## PAGE TEXT
****
- 5 years ago
- Wedding: July 2013 - UK
Dear hive… this is a public service announcement so that nobody on the bee will have to go through what I have gone through with my car over the past two weeks. This is a VERY COMMON fault with all Ford vehicles.
In summary then: ever since I purchased my second hand Ford Focus, the ABS light randomly lit up. There was nothing wrong with ABS, and I knew this because I had used the ABS whilst the light was on, and the ABS worked just fine. It passed all it’s MOTs until this year, when the law changed and a malfunctioning warning light became an MOT failure fault.
So then the car goes to diagnostics… they find nothing. All they can tell me is that my ABS works just fine, and that it’s not an earthing fault. It goes off for another series of diagnostics.. they find nothing. Finally it goes off to Ford for a super-duper series of tests which cost me £200. Ford tells me that they detect a fault on my ABS pump, that a new pump will cost me £1,600, and that my car is not worth that much. Ford advise me to scrap the car. Not only that, but when I ask for the diagnostic report, I am not given a diagnostic report at all but a blll of sale with 2 sentences describing the fault typed onto it. Ford say that this is the actual, full report which cost me £200. They then give me an incorrect part number… I ask for the number which is physically stamped onto the part so that I can call around and try and order a second hand part… they tell me that the Ford internal ordering number is the part number. I tell them that I’m not a techie, but I know that part numbers are at least 10 digits and have numbers and letters in them. Ford is unmoved by this.
Next stage… a trip to the Ford parts department to translate the internal ordering number into an actual part number. Happily, the parts department are all too happy to admit that I have been given the wrong number by sales, and they even describe what the part does, where it’s located, and how they diagnosed the fault etc etc. But still no diagnostic report… they can’t print it off from that department. Only sales can do that… and sales was the department which told me that a bill of sale was the same as a diagnostic report, so it’s clear that I’m not going to get the report at all.
****
## EXTRACTED INFORMATION
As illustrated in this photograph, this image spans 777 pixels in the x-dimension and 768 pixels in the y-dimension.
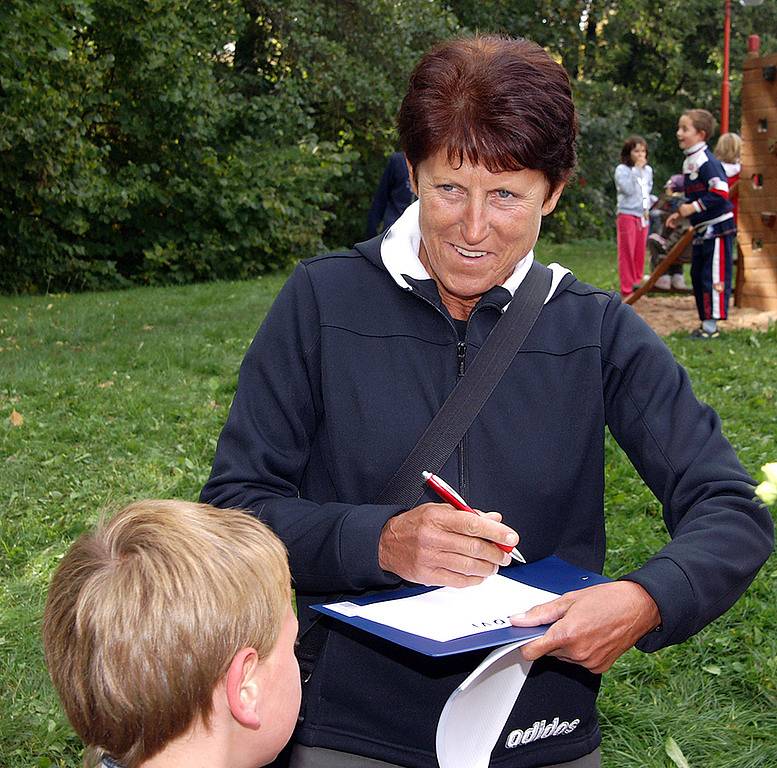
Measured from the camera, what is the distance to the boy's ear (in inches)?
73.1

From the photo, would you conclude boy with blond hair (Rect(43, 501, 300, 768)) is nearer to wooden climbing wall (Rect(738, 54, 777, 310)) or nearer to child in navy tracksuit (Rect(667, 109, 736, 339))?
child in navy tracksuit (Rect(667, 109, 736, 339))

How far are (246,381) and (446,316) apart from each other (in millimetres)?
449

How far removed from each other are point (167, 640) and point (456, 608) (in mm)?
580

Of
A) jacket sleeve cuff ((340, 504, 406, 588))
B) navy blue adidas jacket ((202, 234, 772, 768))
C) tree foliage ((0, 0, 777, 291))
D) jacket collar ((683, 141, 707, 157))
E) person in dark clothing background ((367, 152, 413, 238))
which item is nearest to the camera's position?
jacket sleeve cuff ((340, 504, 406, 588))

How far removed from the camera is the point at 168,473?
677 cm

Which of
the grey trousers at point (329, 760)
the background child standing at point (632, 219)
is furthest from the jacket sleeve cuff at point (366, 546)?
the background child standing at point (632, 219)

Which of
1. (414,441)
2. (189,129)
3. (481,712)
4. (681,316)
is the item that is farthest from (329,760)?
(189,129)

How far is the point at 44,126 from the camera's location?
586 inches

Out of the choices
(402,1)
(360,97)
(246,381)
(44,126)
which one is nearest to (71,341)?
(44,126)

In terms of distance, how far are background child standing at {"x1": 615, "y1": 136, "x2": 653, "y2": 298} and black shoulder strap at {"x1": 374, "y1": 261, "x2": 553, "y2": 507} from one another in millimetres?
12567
****
## GOAL OF THE EXERCISE
Reproduce the forum post about the Ford Focus ABS light word for word, from "- 5 years ago" to "all Ford vehicles.".

## WORKED SOLUTION
- 5 years ago
- Wedding: July 2013 - UK
Dear hive… this is a public service announcement so that nobody on the bee will have to go through what I have gone through with my car over the past two weeks. This is a VERY COMMON fault with all Ford vehicles.